Tuesday night I lowered my insulin dose, checked when the early bus was leaving. Wednesday I caught the bus at 6:16 in the morning and headed to the hospital. Checked in around 7:15, filled out paperwork. A nurse took me into her office at around 7:40. We went over my papers and she asked me some questions about my health. Then she told me that I'd be swallowing a capsule. Stop right there.

I can't swallow pills. I can't swallow capsules either. For the medications I've had to take that were in those forms, we've either emptied the capsule and let me take it that way, or I've chewed it, or we've ordered an alternate form. Some of these things have been horrendously bitter and I've attempted to learn to swallow them- to no avail.

I informed the nurse that I can't swallow a capsule. She picked up the phone that was on her desk and called. "Marcy, I've got a young man here with orders for a 123 scan and he has grave doubts about his ability to swallow the capsule." Within minutes a meeting is convened: the nurse who I've been talking to, the head nurse, the pharmacist and me. We run through the options:

1) Could I attempt to chew this thing? No, that would render the test extremely inaccurate.
2) Is there a liquid form? No. The capsule can be melted, but nobody in the building has ever done that before, and they're not confident that they can do it right. There is a guy in the department who can, but he's on leave for the week.
3) Can we do the I131 scan instead? That's a liquid. No, because there's a suspicion of cancer and the 131's not nearly as accurate in that area.

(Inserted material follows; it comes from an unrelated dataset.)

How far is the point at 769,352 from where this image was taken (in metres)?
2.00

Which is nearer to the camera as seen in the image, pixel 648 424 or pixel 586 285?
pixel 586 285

So we rescheduled for a week later when the guy who melts the capsules will be back. They were really apologetic and offered me any time slot I might want and I stupidly picked a 10 AM time; I need to call and move it to earlier because they want me NPO from midnight until 2 hours after taking the thing, and I want to be able to eat lunch. Missing breakfast messes with my blood sugar plenty.